### SUPPLIED INFORMATION

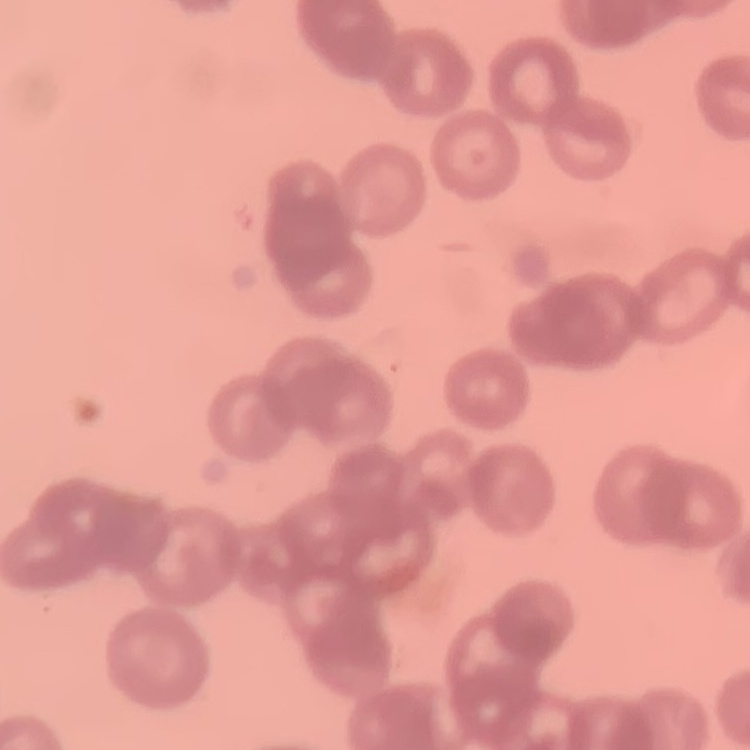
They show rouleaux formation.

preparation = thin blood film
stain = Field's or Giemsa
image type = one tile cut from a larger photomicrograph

######
### SUPPLIED INFORMATION

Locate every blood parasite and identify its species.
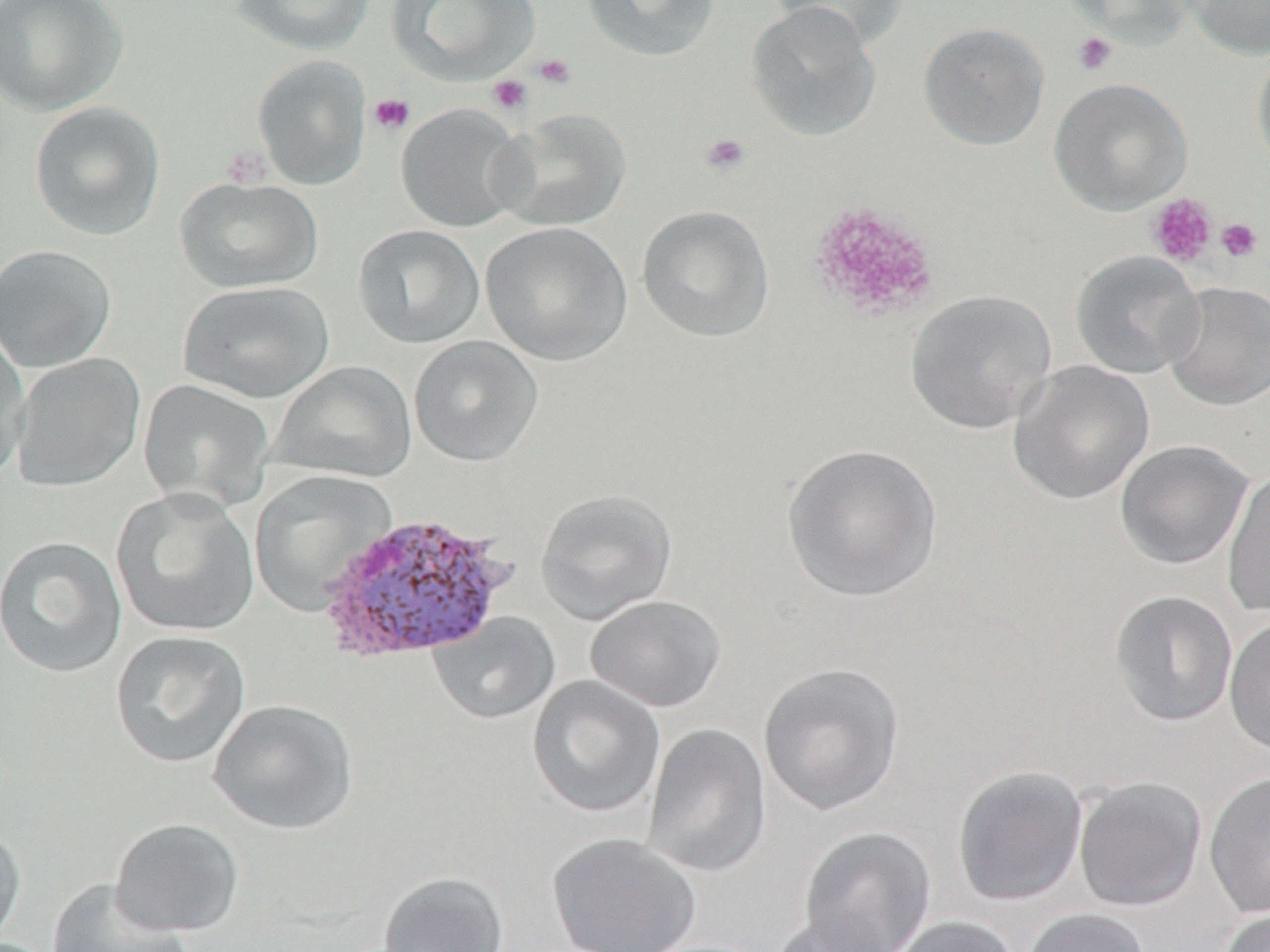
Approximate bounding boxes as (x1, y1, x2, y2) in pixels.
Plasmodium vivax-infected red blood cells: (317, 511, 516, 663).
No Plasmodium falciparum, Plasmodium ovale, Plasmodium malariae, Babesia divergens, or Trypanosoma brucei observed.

######

YOUR ASSIGNMENT - Search the material above for the word "Plasmodium", then copy out each line that has it.

TASK RESPONSE -
Plasmodium vivax-infected red blood cells: (317, 511, 516, 663).
No Plasmodium falciparum, Plasmodium ovale, Plasmodium malariae, Babesia divergens, or Trypanosoma brucei observed.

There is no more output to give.